After all of this we were beginning to get a little hungry so we decided to treat ourselves by splashing out in the Top of the Hub restaurant aptly named for its location, 52 stories up, on the top of the Prudential Tower. It's a little expensive, about $55 dollars each for three courses each but really it was top quality. The food was fantastic and neither of us would say that lightly, this really was another level and the lamb was the best I ever had in my life. The waiter was correct in saying I'd never finish all of the cookies for dessert though so he wrapped them up for me. He was also the first waiter ever to be able to talk about toilet paper in a posh restaurant without bringing down the classiness...even for a second. Well, his name was William after all. He said it in connection with the view, or rather, non-view because the clouds had covered over the top of the building which shows you how high we were dining. While the view would have been nicer, it was a novelty to literally be dining in the clouds and so it was. Afterwards we went to the bar there to enjoy the live jazz, drum, double bass and piano and that was mighty fine, as a Texan might say. Not that Texans would like jazz or instruments that don't consume fuel of some sort. Now if that double bass ran on petrol, well that'd be different. We saved ourselves the cover charge of $20 dollars too by dining there. Smooth jazz has a hypnotising way about it though and we were both lulled into a light sleep by it only for me to be woken by the manageress who wanted to seat a couple where my legs were. It ended up with them moving to a booth to the side of us instead which was fine seeing as they would have blocked our view of the band. They wouldn't block the fleeting view of the streets below though for at times the cloud lifted a little only to fall again. Glimpses were all we got but we were thankful for them all the same.
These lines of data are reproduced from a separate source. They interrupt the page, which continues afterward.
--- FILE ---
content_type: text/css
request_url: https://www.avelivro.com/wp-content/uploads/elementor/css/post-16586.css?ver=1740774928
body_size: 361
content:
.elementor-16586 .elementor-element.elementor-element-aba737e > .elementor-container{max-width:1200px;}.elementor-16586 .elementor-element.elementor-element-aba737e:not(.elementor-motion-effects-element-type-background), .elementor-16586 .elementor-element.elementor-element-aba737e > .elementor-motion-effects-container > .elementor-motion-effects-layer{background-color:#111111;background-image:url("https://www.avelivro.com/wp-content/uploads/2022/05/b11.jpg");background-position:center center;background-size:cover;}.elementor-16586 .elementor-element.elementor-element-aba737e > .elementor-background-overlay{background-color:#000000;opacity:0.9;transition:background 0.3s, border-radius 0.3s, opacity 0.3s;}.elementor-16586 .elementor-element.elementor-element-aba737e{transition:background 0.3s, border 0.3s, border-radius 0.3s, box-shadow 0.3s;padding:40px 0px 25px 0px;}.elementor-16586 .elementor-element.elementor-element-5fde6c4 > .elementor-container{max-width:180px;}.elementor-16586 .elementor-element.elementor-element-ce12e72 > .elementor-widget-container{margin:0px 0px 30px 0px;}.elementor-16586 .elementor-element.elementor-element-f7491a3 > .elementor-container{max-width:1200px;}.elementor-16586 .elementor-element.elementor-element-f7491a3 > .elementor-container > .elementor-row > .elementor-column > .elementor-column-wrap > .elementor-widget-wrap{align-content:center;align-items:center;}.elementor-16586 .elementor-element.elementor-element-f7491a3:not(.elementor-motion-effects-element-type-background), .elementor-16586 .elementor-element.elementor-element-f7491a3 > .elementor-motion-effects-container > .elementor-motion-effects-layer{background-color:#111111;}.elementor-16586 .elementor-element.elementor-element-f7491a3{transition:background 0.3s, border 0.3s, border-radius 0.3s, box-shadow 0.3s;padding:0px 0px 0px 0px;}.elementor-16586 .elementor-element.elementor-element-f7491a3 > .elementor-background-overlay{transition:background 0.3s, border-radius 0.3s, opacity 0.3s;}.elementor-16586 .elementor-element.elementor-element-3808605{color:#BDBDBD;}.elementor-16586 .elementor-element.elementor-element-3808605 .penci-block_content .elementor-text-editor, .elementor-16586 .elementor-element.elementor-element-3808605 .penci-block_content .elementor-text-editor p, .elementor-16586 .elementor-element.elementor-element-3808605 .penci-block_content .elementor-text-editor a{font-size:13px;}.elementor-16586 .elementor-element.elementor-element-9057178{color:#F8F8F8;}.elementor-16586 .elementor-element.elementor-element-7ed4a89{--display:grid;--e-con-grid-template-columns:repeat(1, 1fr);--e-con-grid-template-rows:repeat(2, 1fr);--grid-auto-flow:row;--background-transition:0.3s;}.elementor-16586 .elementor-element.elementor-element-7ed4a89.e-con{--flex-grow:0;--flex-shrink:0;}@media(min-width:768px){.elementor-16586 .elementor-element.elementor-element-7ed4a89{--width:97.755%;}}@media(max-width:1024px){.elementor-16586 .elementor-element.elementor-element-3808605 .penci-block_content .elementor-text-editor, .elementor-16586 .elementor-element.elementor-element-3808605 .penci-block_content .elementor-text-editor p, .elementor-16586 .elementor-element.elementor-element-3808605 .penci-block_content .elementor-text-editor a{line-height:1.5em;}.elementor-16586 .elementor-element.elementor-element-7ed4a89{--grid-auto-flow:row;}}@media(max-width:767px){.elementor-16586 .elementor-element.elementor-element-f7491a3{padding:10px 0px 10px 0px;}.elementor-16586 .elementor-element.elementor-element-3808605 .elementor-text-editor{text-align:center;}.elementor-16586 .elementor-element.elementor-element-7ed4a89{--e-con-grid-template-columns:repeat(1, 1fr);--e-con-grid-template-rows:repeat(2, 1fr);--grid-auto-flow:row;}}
Retiring to the hostel at about midnight was a great idea as were going to get some sleep immediately or so the plan went but as you know plans never work as we engaged in conversation with a lovely lad from California who asked us to speak some Irish and who's friend asked us did we know the Maloney family. I need not go on. They were lovely people, very interesting but I was asleep after five minutes. I tried to finish the cookies from the Prudential that William had wrapped up for me but I gave up. Donal is still trying to confuse me about the number of them I ate though!